Ilościowa PCR w czasie rzeczywistym (qRT-PCR) Ekspresja miRNA wykryta za pomocą macierzy o niskiej gęstości TaqMan będzie również badana w guzach HCC i / lub ich sparowanej prawidłowej tkance wątroby za pomocą analizy qRT-PCR, jak opisano wcześniej (Lee i wsp. ., 2011). SnRNA RNU6B zastosowano jako kontrolę endogenną. Każdy test mikroRNA przeprowadzono w trzech powtórzeniach. Ekspresję mikroRNA podano jako wartość delta Ct (wartość Ct RNU6B - wartość Ct docelowego mikroRNA). Badacze zdefiniowali grupy guzów lub komórek o wysokiej lub niskiej ekspresji na podstawie mediany wartości ekspresji każdego mikroRNA.
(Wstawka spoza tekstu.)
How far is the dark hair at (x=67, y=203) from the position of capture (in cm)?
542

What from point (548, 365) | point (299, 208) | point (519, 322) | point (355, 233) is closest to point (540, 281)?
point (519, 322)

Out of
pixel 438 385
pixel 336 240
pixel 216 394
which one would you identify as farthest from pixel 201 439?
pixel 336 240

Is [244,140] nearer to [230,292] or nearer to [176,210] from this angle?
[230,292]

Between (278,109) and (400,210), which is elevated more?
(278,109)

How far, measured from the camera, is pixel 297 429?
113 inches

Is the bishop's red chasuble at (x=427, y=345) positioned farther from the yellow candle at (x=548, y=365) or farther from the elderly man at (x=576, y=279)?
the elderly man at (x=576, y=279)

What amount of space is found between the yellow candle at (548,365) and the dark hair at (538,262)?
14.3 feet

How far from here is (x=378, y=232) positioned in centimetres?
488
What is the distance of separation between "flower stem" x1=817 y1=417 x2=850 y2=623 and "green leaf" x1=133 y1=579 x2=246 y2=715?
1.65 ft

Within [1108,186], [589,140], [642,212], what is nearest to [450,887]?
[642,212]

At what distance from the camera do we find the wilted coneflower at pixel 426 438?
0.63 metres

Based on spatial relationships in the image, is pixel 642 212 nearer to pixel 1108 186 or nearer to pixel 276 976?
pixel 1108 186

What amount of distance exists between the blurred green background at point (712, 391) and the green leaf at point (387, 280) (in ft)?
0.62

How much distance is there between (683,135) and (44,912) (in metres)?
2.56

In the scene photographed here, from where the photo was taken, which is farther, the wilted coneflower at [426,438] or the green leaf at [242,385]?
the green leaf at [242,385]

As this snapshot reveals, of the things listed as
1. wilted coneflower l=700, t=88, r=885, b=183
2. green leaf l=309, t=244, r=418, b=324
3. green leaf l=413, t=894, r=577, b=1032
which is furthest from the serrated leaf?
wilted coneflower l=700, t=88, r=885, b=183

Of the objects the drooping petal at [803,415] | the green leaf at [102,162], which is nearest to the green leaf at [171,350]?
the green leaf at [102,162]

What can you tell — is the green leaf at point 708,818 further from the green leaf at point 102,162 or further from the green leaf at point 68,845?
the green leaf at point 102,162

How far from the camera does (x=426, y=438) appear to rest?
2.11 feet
Analiza statystyczna Całkowite przeżycie i przeżycie wolne od progresji zostaną ocenione przy użyciu metody Kaplana-Meiera. Po zidentyfikowaniu określonego białka w badaniu proteomicznym pacjenci zostaną podzieleni na grupę o wysokiej ekspresji i grupę o niskiej ekspresji, zgodnie z medianą poziomu ekspresji miRNA w osoczu wszystkich pacjentów; różnica przeżycia między grupą o wysokiej ekspresji a grupą o niskiej ekspresji zostanie przeanalizowana przy użyciu testu log-rank. wartość p mniejsza niż 0,05 będzie uważana za istotną.